**SOURCE PASSAGE**
Zopf Recipes

I converted the recipe from swissworld (I can’t find it any more) into imperial measurements. I may have gotten it a bit wrong. But it works!

This is a typical Swiss Sunday treat. Some people think it owes its origins to a custom whereby widows cut off a braid of their hair and buried it with their husbands. As time went on, they buried a loaf in the same shape instead of their hair. The Zopf – or Züpfe as it is called in Bern – has been known in Switzerland since at least the middle of the 15th century.

Ingredients (for 2 loaves)

  • 1 kg white flour
  • 200 g butter
  • 1 egg
  • ½ l milk
  • 50 g fresh yeast or 15 gm dried
  • ½ tsp sugar
  • 3-4 tsp salt

Ingredients

  • 8 cups of flour
  • 13 Tbs (4/5 cup) of butter
  • 1 egg
  • 2.1 cups milk
  • 3 Tbs yeast
  • ½ tsp sugar
  • 3-4 tsp salt

Method

Sieve flour into a bowl, and make a hollow in the centre. Dissolve yeast in cold milk, add sugar. Separate egg, keeping yolk to one side. Add whites to yeast/milk mixture, beat slightly. Add salt, and beat again. Gently melt butter in pan. Add all ingredients to flour, and mix in. Cover with cloth, leave to rest for one hour in a warm place.

**RECORDED INFORMATION**
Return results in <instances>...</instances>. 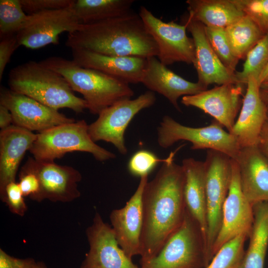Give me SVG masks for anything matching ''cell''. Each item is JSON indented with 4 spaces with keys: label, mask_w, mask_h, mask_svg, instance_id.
Wrapping results in <instances>:
<instances>
[{
    "label": "cell",
    "mask_w": 268,
    "mask_h": 268,
    "mask_svg": "<svg viewBox=\"0 0 268 268\" xmlns=\"http://www.w3.org/2000/svg\"><path fill=\"white\" fill-rule=\"evenodd\" d=\"M182 147L170 153L144 188L140 262L156 256L184 219V173L182 165L174 161L176 153Z\"/></svg>",
    "instance_id": "6da1fadb"
},
{
    "label": "cell",
    "mask_w": 268,
    "mask_h": 268,
    "mask_svg": "<svg viewBox=\"0 0 268 268\" xmlns=\"http://www.w3.org/2000/svg\"><path fill=\"white\" fill-rule=\"evenodd\" d=\"M66 45L112 56L157 57L158 51L138 13L131 12L68 33Z\"/></svg>",
    "instance_id": "7a4b0ae2"
},
{
    "label": "cell",
    "mask_w": 268,
    "mask_h": 268,
    "mask_svg": "<svg viewBox=\"0 0 268 268\" xmlns=\"http://www.w3.org/2000/svg\"><path fill=\"white\" fill-rule=\"evenodd\" d=\"M8 85L12 91L56 110L67 108L79 113L87 109L86 101L74 94L63 76L40 62L30 61L12 68Z\"/></svg>",
    "instance_id": "3957f363"
},
{
    "label": "cell",
    "mask_w": 268,
    "mask_h": 268,
    "mask_svg": "<svg viewBox=\"0 0 268 268\" xmlns=\"http://www.w3.org/2000/svg\"><path fill=\"white\" fill-rule=\"evenodd\" d=\"M40 62L63 76L73 91L82 94L92 114L98 115L114 103L134 95L129 84L100 71L82 67L72 60L54 56Z\"/></svg>",
    "instance_id": "277c9868"
},
{
    "label": "cell",
    "mask_w": 268,
    "mask_h": 268,
    "mask_svg": "<svg viewBox=\"0 0 268 268\" xmlns=\"http://www.w3.org/2000/svg\"><path fill=\"white\" fill-rule=\"evenodd\" d=\"M88 126L82 120L38 133L29 151L35 159L45 161H54L74 151L91 153L100 162L115 158L114 153L92 140L89 134Z\"/></svg>",
    "instance_id": "5b68a950"
},
{
    "label": "cell",
    "mask_w": 268,
    "mask_h": 268,
    "mask_svg": "<svg viewBox=\"0 0 268 268\" xmlns=\"http://www.w3.org/2000/svg\"><path fill=\"white\" fill-rule=\"evenodd\" d=\"M140 268H205V243L201 229L186 208L183 221L158 254Z\"/></svg>",
    "instance_id": "8992f818"
},
{
    "label": "cell",
    "mask_w": 268,
    "mask_h": 268,
    "mask_svg": "<svg viewBox=\"0 0 268 268\" xmlns=\"http://www.w3.org/2000/svg\"><path fill=\"white\" fill-rule=\"evenodd\" d=\"M180 140L192 143L193 150H214L235 160L241 148L233 135L223 129L218 122L200 128L182 125L169 116H165L157 129V142L167 148Z\"/></svg>",
    "instance_id": "52a82bcc"
},
{
    "label": "cell",
    "mask_w": 268,
    "mask_h": 268,
    "mask_svg": "<svg viewBox=\"0 0 268 268\" xmlns=\"http://www.w3.org/2000/svg\"><path fill=\"white\" fill-rule=\"evenodd\" d=\"M204 162L207 218L206 258L209 264L222 224L223 207L231 183L232 166V158L214 150H207Z\"/></svg>",
    "instance_id": "ba28073f"
},
{
    "label": "cell",
    "mask_w": 268,
    "mask_h": 268,
    "mask_svg": "<svg viewBox=\"0 0 268 268\" xmlns=\"http://www.w3.org/2000/svg\"><path fill=\"white\" fill-rule=\"evenodd\" d=\"M155 101L154 93L148 90L134 99L114 103L101 112L97 119L88 126L90 137L94 142L111 143L121 154H127L124 134L127 127L138 112L152 106Z\"/></svg>",
    "instance_id": "9c48e42d"
},
{
    "label": "cell",
    "mask_w": 268,
    "mask_h": 268,
    "mask_svg": "<svg viewBox=\"0 0 268 268\" xmlns=\"http://www.w3.org/2000/svg\"><path fill=\"white\" fill-rule=\"evenodd\" d=\"M138 14L157 45V57L163 65L167 66L177 62L193 64L195 45L193 38L187 35L185 24L163 21L143 6L140 7Z\"/></svg>",
    "instance_id": "30bf717a"
},
{
    "label": "cell",
    "mask_w": 268,
    "mask_h": 268,
    "mask_svg": "<svg viewBox=\"0 0 268 268\" xmlns=\"http://www.w3.org/2000/svg\"><path fill=\"white\" fill-rule=\"evenodd\" d=\"M21 170L32 172L38 178L40 187L38 202L44 200L70 202L80 196L78 183L82 176L72 167L29 157Z\"/></svg>",
    "instance_id": "8fae6325"
},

**LIST OF TASKS**
[a] Turn the paragraph of the Zopf recipe that begins "Sieve flour into a bowl" into a numbered list of steps.
[b] In the Zopf recipe, what is the bread called in Bern?
The records are separate from the Zopf recipe.

**EXPECTED OUTPUTS**
[a]
1. Sieve the flour into a bowl and make a hollow in the center.
2. Dissolve the yeast in cold milk and add the sugar.
3. Separate the egg, setting the yolk aside.
4. Add the whites to the yeast and milk mixture and beat slightly.
5. Add the salt and beat again.
6. Gently melt the butter in a pan.
7. Add all the ingredients to the flour and mix them in.
8. Cover with a cloth and leave to rest for one hour in a warm place.

[b] Züpfe.